January 16, 2005 by Canadian Underwriter
Insurance industry leaders expect the investigation into market practices will only expand in 2005, according to results of a survey conducted by the U.S. Insurance Information Institute (III).
The III asked attendees at last week’s P/C Industry Joint Industry Forum in New York to comment on a variety of trends, with a startling 92% saying they expect the investigations triggered by New York Attorney General Eliot Spitzer into areas including broker compensation and non-traditional insurance products, to widen in scope in the coming year. However, 67% were confident most companies would be able to settle charges against them in 2005.

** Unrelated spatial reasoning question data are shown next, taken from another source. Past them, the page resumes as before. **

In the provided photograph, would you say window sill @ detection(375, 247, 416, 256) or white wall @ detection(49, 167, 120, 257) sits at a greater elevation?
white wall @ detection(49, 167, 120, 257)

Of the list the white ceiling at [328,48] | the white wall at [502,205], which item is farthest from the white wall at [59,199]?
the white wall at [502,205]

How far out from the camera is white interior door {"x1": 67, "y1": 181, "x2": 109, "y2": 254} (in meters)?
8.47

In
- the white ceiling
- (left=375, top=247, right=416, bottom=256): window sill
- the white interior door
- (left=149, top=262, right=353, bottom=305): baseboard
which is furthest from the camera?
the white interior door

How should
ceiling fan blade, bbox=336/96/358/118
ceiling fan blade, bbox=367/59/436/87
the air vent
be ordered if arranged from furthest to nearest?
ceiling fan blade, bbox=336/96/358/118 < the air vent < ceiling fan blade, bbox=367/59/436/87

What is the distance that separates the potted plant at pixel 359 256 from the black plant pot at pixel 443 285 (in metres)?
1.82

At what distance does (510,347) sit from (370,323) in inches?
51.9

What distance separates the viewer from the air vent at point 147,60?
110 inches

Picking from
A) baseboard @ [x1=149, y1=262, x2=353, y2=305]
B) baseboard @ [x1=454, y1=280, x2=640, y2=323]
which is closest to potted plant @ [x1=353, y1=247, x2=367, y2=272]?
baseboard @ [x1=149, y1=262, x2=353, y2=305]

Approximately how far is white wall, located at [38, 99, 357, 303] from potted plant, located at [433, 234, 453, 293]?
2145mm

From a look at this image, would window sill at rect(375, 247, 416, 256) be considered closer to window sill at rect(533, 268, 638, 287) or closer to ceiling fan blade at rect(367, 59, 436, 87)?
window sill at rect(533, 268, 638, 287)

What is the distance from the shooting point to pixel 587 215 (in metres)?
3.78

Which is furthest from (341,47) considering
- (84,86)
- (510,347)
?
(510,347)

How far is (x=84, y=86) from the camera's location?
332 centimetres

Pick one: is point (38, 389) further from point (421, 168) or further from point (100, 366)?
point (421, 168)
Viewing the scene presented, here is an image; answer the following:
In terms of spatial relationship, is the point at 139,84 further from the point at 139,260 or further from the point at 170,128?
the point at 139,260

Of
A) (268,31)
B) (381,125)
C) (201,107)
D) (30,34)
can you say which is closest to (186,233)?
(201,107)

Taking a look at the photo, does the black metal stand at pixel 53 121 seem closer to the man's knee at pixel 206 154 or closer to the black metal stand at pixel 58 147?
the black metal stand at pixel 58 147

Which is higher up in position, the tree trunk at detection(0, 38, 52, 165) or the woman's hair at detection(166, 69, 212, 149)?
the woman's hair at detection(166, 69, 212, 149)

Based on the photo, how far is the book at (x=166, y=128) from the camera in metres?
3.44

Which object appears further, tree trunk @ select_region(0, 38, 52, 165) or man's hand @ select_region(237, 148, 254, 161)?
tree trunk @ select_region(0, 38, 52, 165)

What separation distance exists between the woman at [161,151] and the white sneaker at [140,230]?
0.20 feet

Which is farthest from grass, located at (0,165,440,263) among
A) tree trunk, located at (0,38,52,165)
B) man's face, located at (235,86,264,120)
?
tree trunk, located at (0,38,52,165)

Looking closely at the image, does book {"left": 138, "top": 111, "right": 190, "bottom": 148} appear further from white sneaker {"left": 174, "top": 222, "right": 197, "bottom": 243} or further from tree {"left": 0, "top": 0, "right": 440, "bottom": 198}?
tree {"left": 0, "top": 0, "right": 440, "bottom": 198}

There were mixed views on the industry’s ability to sustain its financial performance in 2005, with 57% saying this year will be more profitable than last, where the industry produced an estimated combined ratio of 97%.
And a slim majority say rumors of market softening are greatly exaggerated, with 53% saying no significant price softening will occur this year in the commercial market, and 63% for the personal lines market.
Insurers are also confident of a rise in interest rates in 2005, and III chief economist Robert Hartwig agrees. “The historically low interest rate phenomenon is over,” he says. “Market forces and the Federal Reserve are jointly forcing rates upward. If rate increases occur gradually, then this will ultimately increase insurer earnings on their investment portfolios.” 80% of insurers expect an upswing in equity markets in 2005.
Other trends insurers see for 2005 include more consolidation, passage of tort reform by Congress, but no extension of the Terrorism Risk Insurance Act.